Pick out every line in the items below that contains the word "locate", and copy each of those lines.

*****

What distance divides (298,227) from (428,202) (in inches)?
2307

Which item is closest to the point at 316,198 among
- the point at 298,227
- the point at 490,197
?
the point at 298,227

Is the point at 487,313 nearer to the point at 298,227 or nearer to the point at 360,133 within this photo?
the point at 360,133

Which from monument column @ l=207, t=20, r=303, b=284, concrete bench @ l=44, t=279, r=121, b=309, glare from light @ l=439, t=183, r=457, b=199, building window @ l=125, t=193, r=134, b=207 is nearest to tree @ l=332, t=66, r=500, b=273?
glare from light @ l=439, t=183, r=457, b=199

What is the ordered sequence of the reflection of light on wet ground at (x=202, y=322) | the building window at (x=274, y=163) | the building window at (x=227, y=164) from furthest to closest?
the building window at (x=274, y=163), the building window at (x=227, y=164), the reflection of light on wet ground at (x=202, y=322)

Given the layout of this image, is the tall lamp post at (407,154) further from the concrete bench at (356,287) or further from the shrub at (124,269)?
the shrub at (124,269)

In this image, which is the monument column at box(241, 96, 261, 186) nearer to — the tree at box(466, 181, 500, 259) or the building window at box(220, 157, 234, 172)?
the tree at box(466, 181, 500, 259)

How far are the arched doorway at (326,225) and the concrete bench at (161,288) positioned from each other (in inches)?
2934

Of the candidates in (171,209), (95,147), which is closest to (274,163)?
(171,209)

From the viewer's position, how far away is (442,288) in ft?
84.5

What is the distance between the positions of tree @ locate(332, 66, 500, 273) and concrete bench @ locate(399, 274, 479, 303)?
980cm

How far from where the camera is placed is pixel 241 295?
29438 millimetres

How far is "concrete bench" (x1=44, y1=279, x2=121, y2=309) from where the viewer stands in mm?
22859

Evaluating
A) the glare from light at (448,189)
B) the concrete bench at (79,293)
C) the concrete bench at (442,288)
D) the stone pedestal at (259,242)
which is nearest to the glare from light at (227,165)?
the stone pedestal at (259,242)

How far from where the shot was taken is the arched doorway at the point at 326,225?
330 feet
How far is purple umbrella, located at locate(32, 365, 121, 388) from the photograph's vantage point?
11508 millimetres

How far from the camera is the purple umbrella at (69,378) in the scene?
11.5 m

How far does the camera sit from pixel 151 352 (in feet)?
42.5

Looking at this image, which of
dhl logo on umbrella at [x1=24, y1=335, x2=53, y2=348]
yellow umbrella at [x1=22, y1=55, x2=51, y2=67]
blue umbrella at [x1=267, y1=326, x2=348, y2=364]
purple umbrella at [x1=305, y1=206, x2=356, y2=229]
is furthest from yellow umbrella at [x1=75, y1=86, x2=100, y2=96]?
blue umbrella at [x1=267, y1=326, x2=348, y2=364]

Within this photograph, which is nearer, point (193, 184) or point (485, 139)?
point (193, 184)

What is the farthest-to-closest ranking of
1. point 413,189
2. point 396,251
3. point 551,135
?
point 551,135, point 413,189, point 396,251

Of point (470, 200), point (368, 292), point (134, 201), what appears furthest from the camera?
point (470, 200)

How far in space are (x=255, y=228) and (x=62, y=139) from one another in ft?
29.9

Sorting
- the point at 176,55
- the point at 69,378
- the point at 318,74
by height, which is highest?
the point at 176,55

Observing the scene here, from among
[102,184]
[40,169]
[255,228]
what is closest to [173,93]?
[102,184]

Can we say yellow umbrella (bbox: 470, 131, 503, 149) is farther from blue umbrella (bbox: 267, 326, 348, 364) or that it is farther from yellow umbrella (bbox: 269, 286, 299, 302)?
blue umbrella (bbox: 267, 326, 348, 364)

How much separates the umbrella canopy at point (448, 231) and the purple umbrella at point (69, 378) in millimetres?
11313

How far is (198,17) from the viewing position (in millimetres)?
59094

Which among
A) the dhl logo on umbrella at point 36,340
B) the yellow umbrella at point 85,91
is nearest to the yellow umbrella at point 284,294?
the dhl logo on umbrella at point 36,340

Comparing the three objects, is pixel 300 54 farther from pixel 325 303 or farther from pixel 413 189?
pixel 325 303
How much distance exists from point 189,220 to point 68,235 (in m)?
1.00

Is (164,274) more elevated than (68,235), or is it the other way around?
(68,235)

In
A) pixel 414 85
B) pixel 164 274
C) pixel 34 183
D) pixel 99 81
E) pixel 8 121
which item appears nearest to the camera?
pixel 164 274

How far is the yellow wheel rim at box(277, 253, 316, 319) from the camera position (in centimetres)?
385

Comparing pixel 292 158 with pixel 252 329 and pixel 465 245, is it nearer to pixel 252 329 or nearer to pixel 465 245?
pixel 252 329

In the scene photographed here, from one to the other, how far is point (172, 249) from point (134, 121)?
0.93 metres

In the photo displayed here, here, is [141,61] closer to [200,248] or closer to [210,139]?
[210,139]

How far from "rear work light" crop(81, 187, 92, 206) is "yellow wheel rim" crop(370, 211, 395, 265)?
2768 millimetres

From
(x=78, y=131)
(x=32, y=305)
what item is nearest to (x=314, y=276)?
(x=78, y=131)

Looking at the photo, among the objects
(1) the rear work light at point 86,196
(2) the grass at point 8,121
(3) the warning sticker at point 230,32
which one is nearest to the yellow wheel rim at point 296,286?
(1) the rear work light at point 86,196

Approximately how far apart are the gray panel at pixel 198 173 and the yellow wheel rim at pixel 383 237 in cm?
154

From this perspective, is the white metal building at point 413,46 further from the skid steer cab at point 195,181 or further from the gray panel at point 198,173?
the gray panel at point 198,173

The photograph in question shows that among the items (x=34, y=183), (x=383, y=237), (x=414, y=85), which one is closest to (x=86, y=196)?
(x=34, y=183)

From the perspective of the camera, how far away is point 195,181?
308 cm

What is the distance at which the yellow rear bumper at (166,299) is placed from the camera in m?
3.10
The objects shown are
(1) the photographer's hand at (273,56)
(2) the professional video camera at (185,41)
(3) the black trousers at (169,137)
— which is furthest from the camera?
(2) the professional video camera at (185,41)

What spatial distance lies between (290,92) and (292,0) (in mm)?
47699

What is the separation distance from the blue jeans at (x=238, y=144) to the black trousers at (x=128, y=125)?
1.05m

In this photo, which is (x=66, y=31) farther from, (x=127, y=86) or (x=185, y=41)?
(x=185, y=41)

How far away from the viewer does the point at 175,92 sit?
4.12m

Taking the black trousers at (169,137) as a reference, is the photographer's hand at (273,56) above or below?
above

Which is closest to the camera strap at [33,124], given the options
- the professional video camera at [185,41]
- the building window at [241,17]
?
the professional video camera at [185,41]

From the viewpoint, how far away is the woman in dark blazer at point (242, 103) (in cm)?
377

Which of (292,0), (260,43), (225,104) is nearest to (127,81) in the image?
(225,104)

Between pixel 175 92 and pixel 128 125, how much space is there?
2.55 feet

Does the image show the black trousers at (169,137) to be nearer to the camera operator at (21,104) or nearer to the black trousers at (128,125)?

*****

SOLVED EXERCISE:
What is the distance between the positions of tree @ locate(332, 66, 500, 273) and concrete bench @ locate(399, 274, 479, 303)?
How far is purple umbrella, located at locate(32, 365, 121, 388) from the photograph's vantage point?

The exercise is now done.